US stocks continued their advancement Monday, as modest homebuilder’s data indicated the sector’s gradual recovery ahead of other housing-related data this week.
The gains were supported by Apple’s hefty dividend announcement and $10 billion share buy-back program over the next three years. Tech stocks advanced the most though some of the heavyweights retreated. US 10-year notes tanked for the ninth consecutive day, as risk sentiments improved and investors dumped Treasuries for more risky assets.
The Dow Jones Industrial Average (DJIA) climbed 0.04 percent to 13,238.98. Technology, financials and energy stocks led the day’s gainers. The Dow reversed the day’s early losses after Wells Fargo and National Association of Home Builders said their builders’ sentiment index remained near their five-year high. 18 of the 30-component Dow advanced for the day.
The S&P 500 Index (SPX) rose 0.4 percent to 1409.75, a near four year high. Tech stocks gained the most, while only utilities retreated in the 10-sector index.
The tech-heavy NASDAQ Composite (COMP) inched up 0.8 percent to close at 3078.32; it’s highest since Nov. 2000.

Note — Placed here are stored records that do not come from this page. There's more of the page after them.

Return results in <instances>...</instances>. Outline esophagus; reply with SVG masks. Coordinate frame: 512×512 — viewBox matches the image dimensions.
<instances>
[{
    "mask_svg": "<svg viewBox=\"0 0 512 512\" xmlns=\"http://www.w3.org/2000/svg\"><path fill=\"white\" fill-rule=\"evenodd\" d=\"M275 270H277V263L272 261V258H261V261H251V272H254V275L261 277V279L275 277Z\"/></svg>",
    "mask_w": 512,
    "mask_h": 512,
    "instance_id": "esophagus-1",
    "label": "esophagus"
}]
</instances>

US government debt continued to slip as yields on 10-year Treasury notes rose to near October highs on better risk sentiments. As economic indicators continue to improve, the central bank could hike interest rates sooner than later in 2014, observed Fed Bank of New York President Bill Dudley.
Another round of monetary easing is starting to look less probable with each passing day, analysts noted. 10-year yields rose 9 basis points on the day to close at 2.39 percent.
ETFs in news:
iPath Dow Jones UBS Natural Gas Subindex Total Return ETN (GAZ) soared 10 percent early on but pulled back later in the session as natural gas futures start to look up. It has been a spectacular day for the premium-laden ETN. The United States Natural Gas Fund (UNG) also advanced for the second straight day, consolidating Friday’s gains.
The SPDR S&P Metals & Mining ETF (XME) added 1.67 percent on the day as cyclical sectors continue to push higher over robust economic data.
Among the day’s losers, iPath S&P 500 VIX Short Term Futures ETN (VXX) slipped 6.04 percent, the security’s third straight day of decline, as investors’ confidence on the economy’s recovery continues to improve.
The Global X China Consumers ETF (CHIQ) shed 2.30 percent as a report on China’s residential property market injected some uncertainty in this instrument and other China-linked ETFs.